Given task ▸ Starting at the line containing "Does the position" and continuing through the last line, copy the lines with "nearer" substituted for each "closer" and nothing else altered.

Information shown ▸
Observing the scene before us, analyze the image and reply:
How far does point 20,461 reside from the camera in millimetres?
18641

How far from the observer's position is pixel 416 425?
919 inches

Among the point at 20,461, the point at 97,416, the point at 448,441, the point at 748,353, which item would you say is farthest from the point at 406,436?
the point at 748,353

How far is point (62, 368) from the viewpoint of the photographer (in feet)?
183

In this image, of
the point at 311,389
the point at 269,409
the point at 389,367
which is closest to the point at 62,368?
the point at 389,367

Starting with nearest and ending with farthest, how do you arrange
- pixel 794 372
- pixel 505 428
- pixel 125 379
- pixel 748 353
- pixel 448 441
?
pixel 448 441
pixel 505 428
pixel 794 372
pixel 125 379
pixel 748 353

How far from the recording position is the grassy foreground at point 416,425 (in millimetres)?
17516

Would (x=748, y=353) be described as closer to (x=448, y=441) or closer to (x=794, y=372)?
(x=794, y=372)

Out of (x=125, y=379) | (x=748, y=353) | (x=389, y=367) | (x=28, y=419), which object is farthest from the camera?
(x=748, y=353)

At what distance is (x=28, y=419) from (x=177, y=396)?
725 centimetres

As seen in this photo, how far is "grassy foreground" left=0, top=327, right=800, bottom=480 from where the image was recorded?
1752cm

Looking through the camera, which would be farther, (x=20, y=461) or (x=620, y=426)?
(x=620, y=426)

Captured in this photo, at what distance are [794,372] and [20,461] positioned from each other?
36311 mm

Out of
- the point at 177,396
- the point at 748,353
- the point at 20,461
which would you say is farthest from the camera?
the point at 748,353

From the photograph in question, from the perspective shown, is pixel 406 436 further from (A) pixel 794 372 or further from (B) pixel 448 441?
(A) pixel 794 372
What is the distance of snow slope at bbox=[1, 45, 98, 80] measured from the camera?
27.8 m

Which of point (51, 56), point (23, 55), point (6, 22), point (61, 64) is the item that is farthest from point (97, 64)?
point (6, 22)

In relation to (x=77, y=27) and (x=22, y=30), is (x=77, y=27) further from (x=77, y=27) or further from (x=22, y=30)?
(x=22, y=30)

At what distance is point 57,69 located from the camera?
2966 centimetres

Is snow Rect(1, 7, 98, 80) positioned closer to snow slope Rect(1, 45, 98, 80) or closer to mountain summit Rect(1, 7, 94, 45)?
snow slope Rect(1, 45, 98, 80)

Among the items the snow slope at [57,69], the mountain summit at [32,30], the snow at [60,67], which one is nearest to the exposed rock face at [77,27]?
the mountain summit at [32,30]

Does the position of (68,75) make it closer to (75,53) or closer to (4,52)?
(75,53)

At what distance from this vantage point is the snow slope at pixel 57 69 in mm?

Correct answer ▸
Does the position of (68,75) make it nearer to (75,53) or nearer to (4,52)?
(75,53)

At what distance from this vantage point is the snow slope at pixel 57 69 in mm?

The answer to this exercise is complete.